As they moved further down the ventilation duct, the shafts got narrower and narrower. Otto was the first to have to crawl on his hands and knees, but soon everyone was shuffling through the grime. Ahead, light streamed through the narrow slits of a vent cover in the shaft floor. Peri peered down between the gaps into a dimly lit corridor. He signalled to the others to stop. ‘I’ll see if the coast is clear,’ he said.

Selene passed him a Swizaser and Peri vaporised the rivets around the cover. He pushed the cover aside and ducked his head down.

The stench was almost unbearable. The long circular corridor was dingy and hot. It was big enough for four Meigwors to walk side by side, but it was also filthy. The walls were blackened with slime. Strands of a glow-in-the-dark green moss hung everywhere with tiny little crab-like creatures clinging to its surface. Their glowing red eyes added to the corridor’s eeriness. But there was no sign of any Meigwor soldiers or guards.

‘All clear,’ Peri said, stuffing a wad of Eterni-chew in his mouth. It did nothing to hide the reek as he jumped down into the corridor, brushing past the thick strands of rotting moss. His boots crunched unpleasantly as he landed on the bugs feeding off the dirt.

He took up the cosmic-combat position and watched the corridor for Meigwor guards. The others dropped down one by one. Otto was last. He stretched and twisted, then took a deep breath. ‘Ah!’ he boomed, ‘Fresh air!’

‘Which way, Otto?’ Peri asked.

Otto splayed his elbows out in a Meigwor shrug. ‘The vipers have reconfigured themselves to create the Extractor, but I’m not sure how they all fit together.’

‘Let’s keep moving,’ Peri said. ‘Otto, scout ahead. Diesel, follow up at the rear.’

Peri went after Otto.
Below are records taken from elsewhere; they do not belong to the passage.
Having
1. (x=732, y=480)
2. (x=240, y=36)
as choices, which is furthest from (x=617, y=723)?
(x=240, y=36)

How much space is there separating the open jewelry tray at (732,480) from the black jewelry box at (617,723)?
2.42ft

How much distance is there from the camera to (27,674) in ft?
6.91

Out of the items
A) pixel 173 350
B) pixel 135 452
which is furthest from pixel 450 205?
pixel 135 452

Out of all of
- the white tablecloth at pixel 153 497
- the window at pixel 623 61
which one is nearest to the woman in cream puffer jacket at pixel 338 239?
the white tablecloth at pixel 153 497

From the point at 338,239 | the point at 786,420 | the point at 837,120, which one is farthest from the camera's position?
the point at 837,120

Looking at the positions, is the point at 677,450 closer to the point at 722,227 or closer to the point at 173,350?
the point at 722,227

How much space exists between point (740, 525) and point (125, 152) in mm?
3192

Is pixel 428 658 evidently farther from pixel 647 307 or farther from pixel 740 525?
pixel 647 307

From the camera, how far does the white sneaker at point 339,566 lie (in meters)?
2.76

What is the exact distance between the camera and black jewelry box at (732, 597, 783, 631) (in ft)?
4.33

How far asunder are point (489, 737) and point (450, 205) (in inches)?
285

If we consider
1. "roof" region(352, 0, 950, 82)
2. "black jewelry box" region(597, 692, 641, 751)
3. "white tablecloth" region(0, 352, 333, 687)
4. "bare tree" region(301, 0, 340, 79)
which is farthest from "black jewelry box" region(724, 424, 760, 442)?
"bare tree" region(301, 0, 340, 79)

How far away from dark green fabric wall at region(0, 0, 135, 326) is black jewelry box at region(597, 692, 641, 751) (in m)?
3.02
They kept as close to the walls as they dared, but the small crabs living in the moss snapped their claws at them if they got too close. It was slow going, waiting at the end of every corridor while Otto went ahead to stop them stumbling across a battalion of Meigwor guards.

‘This way,’ Otto said. ‘Quick! There are guards coming from the other direction.’

Halfway down the corridor, they found a large rectangular box. Masses of bugs swarmed inside and batted against the clear windows. Otto licked his lips.

‘What the
prrrip’chiq
is that?’ Diesel gasped.

‘A bug-o-matic!’ Otto replied. ‘Our brave warriors need fresh bugs! You can’t fight on more than one empty stomach!’

‘Gross,’ Diesel muttered.

‘Look!’ hissed Selene, before Otto could respond to Diesel’s taunt.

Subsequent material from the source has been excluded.